### Entries provided
■ ■ ■
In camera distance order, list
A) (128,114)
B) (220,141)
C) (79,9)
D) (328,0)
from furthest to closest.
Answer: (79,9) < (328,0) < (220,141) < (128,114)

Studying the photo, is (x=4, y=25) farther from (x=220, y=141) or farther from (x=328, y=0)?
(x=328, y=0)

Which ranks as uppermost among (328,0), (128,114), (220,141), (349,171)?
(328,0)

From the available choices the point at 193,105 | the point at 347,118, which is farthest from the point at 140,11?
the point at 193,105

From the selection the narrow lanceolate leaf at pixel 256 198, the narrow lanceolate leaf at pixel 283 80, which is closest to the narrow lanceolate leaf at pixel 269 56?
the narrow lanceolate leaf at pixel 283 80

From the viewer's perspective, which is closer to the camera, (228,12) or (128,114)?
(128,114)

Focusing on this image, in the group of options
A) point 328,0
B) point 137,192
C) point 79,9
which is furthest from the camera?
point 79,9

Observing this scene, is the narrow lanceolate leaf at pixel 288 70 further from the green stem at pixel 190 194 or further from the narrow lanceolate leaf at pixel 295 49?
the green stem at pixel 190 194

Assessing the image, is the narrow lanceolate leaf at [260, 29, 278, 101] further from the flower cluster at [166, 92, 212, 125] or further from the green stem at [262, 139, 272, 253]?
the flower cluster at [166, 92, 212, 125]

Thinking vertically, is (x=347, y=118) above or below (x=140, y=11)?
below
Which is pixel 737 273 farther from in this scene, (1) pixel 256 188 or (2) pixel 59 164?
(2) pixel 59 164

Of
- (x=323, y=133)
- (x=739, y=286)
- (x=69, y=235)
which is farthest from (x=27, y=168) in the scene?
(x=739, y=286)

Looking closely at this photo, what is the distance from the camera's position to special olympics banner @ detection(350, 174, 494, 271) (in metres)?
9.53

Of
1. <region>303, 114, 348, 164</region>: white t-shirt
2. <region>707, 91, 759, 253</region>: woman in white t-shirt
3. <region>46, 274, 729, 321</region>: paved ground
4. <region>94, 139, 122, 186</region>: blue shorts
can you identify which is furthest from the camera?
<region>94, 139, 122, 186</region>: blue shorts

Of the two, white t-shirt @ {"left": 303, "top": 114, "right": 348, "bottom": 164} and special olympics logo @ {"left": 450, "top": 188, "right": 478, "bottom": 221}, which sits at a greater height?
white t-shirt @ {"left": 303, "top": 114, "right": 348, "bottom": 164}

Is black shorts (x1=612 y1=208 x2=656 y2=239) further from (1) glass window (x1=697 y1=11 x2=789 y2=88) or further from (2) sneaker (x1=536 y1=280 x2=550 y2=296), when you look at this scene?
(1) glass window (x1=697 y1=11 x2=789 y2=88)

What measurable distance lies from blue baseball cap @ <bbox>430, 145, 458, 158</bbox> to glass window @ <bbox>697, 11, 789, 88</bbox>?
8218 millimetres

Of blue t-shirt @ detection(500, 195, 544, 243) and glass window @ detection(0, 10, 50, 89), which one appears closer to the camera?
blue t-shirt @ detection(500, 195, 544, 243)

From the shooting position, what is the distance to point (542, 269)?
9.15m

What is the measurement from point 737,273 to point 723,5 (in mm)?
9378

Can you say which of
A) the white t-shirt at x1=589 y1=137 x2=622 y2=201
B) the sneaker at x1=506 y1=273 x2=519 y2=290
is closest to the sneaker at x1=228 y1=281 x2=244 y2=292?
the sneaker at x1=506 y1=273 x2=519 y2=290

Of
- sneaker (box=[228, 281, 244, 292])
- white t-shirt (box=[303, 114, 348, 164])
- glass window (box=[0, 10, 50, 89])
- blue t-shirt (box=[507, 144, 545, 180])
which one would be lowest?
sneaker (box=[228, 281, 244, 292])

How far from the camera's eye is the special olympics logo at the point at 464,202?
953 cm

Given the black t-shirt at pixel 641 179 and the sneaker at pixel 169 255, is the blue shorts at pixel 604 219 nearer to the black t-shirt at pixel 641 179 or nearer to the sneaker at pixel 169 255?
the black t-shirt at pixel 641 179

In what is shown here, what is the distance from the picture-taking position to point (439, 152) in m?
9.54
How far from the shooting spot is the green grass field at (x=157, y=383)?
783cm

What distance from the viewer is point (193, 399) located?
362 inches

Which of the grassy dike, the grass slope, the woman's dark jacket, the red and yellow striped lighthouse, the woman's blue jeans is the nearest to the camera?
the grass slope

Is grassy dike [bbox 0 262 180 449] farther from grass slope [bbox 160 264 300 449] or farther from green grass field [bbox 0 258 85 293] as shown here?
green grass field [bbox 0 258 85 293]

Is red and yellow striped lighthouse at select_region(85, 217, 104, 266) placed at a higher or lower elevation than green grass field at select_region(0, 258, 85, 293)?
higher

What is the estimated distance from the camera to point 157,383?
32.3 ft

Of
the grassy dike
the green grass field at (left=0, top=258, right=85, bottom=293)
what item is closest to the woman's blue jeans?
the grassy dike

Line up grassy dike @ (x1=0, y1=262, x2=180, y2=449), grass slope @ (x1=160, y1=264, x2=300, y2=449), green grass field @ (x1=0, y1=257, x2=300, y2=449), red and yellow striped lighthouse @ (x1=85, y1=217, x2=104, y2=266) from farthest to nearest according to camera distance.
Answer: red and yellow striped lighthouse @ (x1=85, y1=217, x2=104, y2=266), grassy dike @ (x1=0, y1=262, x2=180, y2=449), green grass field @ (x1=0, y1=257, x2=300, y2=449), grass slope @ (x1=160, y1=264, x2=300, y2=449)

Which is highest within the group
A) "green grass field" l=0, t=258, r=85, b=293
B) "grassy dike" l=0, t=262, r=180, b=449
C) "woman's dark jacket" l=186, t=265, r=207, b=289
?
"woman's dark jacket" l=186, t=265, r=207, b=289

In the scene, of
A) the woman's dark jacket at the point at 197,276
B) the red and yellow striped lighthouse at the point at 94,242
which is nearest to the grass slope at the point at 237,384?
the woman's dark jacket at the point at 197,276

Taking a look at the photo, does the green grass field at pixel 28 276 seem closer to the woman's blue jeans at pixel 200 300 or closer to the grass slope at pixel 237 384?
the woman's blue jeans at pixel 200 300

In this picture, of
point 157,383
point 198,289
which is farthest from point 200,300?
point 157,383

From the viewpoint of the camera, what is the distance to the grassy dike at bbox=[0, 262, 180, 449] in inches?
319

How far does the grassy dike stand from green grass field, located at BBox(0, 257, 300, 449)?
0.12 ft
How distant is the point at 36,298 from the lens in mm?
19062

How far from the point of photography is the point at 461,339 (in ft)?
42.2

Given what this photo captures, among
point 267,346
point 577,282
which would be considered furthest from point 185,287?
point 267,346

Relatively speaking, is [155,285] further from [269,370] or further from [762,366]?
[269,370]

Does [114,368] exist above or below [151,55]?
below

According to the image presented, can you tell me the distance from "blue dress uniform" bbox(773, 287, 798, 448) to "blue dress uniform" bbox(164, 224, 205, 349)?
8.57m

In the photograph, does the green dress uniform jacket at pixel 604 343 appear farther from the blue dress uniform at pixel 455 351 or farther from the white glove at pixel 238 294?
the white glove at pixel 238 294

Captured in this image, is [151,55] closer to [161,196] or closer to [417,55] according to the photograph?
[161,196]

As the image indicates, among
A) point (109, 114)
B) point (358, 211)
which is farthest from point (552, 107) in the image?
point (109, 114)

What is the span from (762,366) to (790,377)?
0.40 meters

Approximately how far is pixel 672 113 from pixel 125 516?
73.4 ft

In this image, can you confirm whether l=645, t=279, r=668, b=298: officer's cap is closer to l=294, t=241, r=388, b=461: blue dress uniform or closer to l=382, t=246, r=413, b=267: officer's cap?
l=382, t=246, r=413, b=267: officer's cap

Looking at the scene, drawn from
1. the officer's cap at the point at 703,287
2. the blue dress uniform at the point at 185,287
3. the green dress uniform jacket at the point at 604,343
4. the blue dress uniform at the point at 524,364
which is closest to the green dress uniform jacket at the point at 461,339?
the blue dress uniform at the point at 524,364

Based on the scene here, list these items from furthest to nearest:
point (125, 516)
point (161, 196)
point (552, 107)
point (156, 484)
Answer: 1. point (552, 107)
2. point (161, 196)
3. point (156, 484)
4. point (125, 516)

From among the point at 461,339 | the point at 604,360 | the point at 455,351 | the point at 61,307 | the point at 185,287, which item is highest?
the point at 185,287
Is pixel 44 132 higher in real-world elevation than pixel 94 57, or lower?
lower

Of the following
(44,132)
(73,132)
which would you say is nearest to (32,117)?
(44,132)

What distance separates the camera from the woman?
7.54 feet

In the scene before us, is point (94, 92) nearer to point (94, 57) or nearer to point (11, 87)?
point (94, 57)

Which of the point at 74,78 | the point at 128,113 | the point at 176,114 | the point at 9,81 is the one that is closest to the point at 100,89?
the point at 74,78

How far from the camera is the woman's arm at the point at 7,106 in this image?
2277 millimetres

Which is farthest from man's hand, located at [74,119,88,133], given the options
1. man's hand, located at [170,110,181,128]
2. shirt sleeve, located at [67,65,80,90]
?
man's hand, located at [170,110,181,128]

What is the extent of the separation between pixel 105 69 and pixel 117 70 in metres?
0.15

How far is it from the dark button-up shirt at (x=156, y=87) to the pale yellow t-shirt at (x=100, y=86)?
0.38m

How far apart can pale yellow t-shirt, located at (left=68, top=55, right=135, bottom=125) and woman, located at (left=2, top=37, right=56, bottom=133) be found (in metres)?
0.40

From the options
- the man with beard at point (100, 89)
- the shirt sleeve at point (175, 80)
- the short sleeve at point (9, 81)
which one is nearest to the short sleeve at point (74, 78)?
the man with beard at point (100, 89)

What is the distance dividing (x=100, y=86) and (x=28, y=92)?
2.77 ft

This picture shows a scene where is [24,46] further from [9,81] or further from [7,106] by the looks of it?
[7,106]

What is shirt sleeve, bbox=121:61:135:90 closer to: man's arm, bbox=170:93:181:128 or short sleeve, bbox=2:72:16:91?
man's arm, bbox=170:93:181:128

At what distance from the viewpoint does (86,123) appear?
■ ■ ■
### Short task
Rewrite the items starting at the line that contains "Which of the point" and ending at the line that contains "2277 millimetres", changing "closest" to "nearest" and leaving everything else the same. Give back only those lines.

### Task output
Which of the point at 74,78 | the point at 128,113 | the point at 176,114 | the point at 9,81 is the one that is nearest to the point at 100,89?
the point at 74,78

How far from the camera is the woman's arm at the point at 7,106 in this image?
2277 millimetres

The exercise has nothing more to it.